La stagione su terra battuta di Jannik Sinner entra nel vivo con la finale del Madrid Open 2026. Il tennista italiano, reduce da un periodo straordinario, punta a conquistare uno dei pochi titoli Masters 1000 ancora assenti nel suo palmarès.
Il cammino di Sinner verso la finale
Il percorso di Sinner nel torneo madrileno è stato solido e convincente. Dopo aver usufruito di un bye al primo turno, l’azzurro ha superato una serie di avversari senza particolari difficoltà:
- Vittoria contro Benjamin Bonzi al secondo turno
- Successo su Elmer Møller al terzo turno
- Affermazione contro Cameron Norrie agli ottavi
- Vittoria nei quarti contro Rafael Jodar
- Semifinale dominata contro Arthur Fils
Ora, l’ultimo ostacolo è rappresentato da Alexander Zverev, avversario esperto e già protagonista su questi campi.
Quando gioca la finale: data e orario
La finale del torneo è in programma:
- Domenica 3 maggio 2026
- Non prima delle ore 17:00 (ora italiana)
L’orario potrebbe subire variazioni in base alla programmazione della giornata.
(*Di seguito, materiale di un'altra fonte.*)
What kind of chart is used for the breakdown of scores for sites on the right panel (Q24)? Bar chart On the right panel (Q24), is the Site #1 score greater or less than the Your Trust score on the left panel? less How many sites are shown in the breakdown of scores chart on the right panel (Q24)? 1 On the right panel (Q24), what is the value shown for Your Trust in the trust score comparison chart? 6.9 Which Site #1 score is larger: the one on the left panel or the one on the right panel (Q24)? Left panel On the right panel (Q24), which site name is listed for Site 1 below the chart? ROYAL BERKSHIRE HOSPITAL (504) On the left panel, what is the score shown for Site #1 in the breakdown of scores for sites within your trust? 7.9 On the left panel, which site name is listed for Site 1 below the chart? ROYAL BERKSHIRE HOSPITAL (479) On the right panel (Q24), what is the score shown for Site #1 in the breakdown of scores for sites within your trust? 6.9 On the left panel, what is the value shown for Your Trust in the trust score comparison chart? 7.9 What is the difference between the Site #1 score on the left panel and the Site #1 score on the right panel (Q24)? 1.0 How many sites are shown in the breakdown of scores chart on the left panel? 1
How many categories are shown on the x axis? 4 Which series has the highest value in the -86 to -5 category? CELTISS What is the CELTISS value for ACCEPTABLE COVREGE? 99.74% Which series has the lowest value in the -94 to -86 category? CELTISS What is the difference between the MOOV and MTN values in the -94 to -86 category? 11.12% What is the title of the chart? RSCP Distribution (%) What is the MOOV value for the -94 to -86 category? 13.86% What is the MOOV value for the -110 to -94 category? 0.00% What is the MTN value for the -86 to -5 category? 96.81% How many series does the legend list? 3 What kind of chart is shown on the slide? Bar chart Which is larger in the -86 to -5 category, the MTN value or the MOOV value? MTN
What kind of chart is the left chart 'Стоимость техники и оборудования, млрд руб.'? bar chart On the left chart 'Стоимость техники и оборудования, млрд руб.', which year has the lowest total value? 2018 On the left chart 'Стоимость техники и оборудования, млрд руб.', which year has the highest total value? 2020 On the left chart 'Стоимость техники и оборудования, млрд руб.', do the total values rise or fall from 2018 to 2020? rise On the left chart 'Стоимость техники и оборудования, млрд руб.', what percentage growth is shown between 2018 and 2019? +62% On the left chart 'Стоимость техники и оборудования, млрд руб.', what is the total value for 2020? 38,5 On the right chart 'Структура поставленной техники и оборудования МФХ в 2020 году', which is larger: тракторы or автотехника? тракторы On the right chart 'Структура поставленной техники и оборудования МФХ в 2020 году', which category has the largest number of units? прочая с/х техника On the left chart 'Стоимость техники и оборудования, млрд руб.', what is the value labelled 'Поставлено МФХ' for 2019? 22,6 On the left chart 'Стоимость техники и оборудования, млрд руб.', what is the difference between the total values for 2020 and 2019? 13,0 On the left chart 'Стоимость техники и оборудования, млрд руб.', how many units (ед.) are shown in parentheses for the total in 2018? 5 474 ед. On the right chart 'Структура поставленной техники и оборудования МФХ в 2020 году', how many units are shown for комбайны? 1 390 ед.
Un torneo ancora da conquistare
Nonostante i numerosi successi già ottenuti, il Madrid Open rappresenta una sfida particolare per Sinner. È infatti uno dei pochi Masters 1000 in cui non aveva mai raggiunto la finale, insieme agli Internazionali d’Italia.
Arrivato a Madrid senza punti da difendere, l’italiano ha sfruttato al meglio l’occasione, confermando il suo stato di forma dopo il trionfo al Monte-Carlo Masters 2026 e i successi precedenti sul circuito.
Dove vedere Sinner in diretta
Le partite del Madrid Open 2026 sono trasmesse in Italia su:
- Sky Sport (tv satellitare)
- Sky Go (streaming)
- NOW
- Tennis TV
La finale tra Sinner e Zverev sarà quindi visibile in diretta per tutti gli appassionati di tennis.
Sinner e la corsa al vertice ATP
Il torneo di Madrid è importante anche in ottica ranking. Dopo il successo contro Carlos Alcaraz a Montecarlo, Sinner è tornato in vetta alla classifica ATP.
La sfida nella capitale spagnola rappresenta quindi un passaggio chiave per consolidare la leadership e confermare il momento d’oro del tennis italiano nel panorama internazionale.